» The problem
How many lines in the records below contain the word "Zealand"? Give only the number.

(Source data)
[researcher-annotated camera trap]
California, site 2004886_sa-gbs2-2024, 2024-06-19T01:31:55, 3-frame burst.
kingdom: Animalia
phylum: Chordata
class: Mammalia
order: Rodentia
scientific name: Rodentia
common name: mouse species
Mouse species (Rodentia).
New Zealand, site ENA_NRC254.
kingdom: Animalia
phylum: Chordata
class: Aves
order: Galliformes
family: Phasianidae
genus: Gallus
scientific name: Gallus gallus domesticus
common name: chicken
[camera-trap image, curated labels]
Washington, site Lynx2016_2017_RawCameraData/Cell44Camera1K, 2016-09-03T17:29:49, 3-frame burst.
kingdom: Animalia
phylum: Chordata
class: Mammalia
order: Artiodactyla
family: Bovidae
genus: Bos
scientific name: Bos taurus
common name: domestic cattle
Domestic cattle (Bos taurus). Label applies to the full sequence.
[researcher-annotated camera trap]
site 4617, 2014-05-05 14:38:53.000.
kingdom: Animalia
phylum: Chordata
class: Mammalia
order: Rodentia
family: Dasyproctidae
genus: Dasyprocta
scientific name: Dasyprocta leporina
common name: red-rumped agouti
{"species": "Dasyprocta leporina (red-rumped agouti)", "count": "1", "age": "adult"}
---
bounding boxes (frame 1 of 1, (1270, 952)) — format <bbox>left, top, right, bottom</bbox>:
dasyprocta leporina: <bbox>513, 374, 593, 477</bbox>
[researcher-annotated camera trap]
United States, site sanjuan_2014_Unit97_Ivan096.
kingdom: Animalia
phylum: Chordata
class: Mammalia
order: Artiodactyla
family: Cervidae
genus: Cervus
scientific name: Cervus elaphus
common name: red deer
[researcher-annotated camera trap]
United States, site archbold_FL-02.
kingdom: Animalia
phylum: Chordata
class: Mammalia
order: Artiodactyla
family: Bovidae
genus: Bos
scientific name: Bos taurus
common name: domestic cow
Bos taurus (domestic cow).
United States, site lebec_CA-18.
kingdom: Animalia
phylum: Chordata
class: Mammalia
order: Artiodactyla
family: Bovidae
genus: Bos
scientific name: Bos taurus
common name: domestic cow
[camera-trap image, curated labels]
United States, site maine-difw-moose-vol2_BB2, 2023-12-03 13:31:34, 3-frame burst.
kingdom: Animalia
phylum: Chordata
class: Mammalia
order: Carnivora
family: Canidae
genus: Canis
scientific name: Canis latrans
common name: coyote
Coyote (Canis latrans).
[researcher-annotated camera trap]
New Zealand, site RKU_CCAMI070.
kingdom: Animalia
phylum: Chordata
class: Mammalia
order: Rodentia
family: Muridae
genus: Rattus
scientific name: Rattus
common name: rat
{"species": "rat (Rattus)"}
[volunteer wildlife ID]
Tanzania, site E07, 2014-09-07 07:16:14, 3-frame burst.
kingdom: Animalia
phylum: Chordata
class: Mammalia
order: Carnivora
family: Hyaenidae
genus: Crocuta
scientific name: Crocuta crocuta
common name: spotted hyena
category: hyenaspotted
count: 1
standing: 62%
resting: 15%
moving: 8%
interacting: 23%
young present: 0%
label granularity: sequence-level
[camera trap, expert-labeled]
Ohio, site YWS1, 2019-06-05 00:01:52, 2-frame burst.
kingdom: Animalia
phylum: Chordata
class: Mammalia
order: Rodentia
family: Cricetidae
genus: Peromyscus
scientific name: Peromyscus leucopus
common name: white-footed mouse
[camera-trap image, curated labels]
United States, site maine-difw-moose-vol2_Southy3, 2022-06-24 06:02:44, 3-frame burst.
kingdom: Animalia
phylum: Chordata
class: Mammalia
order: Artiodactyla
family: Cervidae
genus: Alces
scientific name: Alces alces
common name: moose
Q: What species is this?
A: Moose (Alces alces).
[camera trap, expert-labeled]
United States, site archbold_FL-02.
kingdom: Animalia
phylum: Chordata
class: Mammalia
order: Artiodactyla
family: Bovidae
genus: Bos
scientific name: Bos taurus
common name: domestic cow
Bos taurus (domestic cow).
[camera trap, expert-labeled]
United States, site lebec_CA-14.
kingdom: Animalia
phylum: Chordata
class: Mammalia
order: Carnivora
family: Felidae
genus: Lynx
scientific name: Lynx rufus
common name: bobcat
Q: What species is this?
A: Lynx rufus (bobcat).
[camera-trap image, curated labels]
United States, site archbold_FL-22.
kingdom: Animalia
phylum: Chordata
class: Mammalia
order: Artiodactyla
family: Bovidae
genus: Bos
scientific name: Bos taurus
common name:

» Solved exercise
2